Sue Bott, deputy chief executive of Disability Rights UK, said: “PHBs are certainly the way to gain control over how your health needs are met, but we do need to challenge those CCGs who have a policy of limiting PHBs to the cost of residential care.
“CCGs need to understand the principles of independent living and how meeting support needs contributes to disabled people’s right to be full citizens in their communities.”
A Department of Health (DH) spokeswoman refused to say if DH was concerned about the 44 policies or if it believed they complied with its framework*.
But she said in a statement: “Every person with complex needs should be offered the right level of care for them, in the right environment.
“We expect all CCGs to follow the National Framework for NHS Continuing Healthcare*, and continued independence should be considered as part of the overall approach to care planning.”
She added: “As CCGs are statutory bodies in their own right, it does not fall to the Department of Health to approve an individual CCG’s approach.
“All CCGs are provided with national guidance which helps inform their policies.
“From 2015 to 2016, NHS Continuing Healthcare has been included in the quality assurance processes for CCGs.
“This will help make sure that all CHC assessments are consistent across the NHS, and that they comply with the CHC National Framework.”
NHS England had failed to comment by noon today (Thursday).
*The NHS England operating model stresses that “personalisation should be at the heart of all NHS Continuing Healthcare assessments and the provision of care and support”, and calls for “innovative, personalised packages of care”.
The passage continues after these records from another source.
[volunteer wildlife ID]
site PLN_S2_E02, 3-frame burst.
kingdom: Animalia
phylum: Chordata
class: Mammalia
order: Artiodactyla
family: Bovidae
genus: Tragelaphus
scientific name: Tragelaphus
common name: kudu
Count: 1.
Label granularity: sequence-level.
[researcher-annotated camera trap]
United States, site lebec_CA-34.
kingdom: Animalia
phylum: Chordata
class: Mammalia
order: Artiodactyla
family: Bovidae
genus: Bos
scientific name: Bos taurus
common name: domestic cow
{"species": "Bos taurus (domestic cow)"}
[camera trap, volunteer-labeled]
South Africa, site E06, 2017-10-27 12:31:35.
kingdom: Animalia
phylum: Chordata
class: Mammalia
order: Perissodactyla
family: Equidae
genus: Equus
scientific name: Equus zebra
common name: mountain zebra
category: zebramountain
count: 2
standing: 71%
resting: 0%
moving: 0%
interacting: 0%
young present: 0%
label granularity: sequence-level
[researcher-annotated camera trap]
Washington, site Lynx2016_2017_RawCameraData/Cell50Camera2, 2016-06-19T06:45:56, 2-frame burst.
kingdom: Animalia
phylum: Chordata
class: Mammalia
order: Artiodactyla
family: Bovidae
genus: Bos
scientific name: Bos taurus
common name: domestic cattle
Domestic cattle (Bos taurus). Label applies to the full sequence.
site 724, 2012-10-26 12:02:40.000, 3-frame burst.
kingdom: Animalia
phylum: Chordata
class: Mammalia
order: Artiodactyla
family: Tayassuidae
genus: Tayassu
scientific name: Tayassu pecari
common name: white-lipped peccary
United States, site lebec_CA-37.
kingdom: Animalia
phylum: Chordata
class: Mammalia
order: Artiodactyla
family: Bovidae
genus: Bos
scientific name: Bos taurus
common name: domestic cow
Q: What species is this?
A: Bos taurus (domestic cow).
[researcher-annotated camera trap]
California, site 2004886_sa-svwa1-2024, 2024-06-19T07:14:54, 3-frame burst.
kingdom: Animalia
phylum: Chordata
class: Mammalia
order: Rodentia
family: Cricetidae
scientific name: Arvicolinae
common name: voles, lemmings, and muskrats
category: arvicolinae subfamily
The Department of Health national framework says CCGs “should commission services using models that maximise personalisation and individual control and that reflect the individual’s preferences, as far as possible”, and that although cost can be taken into account, it “has to be balanced against other factors in the individual case, such as an individual’s desire to continue to live in a family environment”.
The framework points to a 2005 human rights legal case in which the high court found that forcing a woman who needed constant nursing care into an institution would infringe her right to a family life under article eight of the European Convention on Human Rights, and that article eight should be given “considerable” weight in such cases, although the cost of a package “is a factor which can properly be taken into account”.